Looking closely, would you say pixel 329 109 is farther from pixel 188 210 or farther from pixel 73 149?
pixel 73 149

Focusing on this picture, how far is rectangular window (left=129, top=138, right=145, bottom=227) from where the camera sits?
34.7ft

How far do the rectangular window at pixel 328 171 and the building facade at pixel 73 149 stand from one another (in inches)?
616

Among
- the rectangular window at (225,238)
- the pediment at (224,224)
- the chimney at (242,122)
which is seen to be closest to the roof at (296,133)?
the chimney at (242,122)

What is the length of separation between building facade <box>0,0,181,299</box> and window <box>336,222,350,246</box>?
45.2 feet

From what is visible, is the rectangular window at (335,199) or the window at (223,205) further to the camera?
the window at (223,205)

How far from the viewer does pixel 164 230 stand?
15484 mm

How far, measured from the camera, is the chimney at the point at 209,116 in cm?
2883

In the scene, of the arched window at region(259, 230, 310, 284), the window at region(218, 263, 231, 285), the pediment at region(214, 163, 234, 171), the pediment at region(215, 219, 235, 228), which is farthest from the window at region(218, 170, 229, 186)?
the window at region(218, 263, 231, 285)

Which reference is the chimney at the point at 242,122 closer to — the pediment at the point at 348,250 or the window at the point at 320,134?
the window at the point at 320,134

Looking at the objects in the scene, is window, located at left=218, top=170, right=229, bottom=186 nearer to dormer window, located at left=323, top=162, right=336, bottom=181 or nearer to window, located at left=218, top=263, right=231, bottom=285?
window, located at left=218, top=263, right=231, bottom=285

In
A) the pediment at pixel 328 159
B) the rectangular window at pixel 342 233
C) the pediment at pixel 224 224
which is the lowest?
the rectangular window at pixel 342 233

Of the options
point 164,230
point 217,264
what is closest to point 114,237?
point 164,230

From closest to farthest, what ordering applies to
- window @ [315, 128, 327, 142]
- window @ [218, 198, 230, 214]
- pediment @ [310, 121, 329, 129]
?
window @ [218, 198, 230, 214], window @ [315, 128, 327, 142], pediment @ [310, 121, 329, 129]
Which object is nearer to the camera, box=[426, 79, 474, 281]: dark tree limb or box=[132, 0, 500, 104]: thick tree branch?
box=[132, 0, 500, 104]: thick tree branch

--- --- ---

**CONSIGNE:**
Reproduisez sans la moindre modification les lignes qui commencent à celle contenant "Which object is" et se terminent à la dernière ligne, ces deux bornes incluses.

**RÉPONSE:**
Which object is nearer to the camera, box=[426, 79, 474, 281]: dark tree limb or box=[132, 0, 500, 104]: thick tree branch?
box=[132, 0, 500, 104]: thick tree branch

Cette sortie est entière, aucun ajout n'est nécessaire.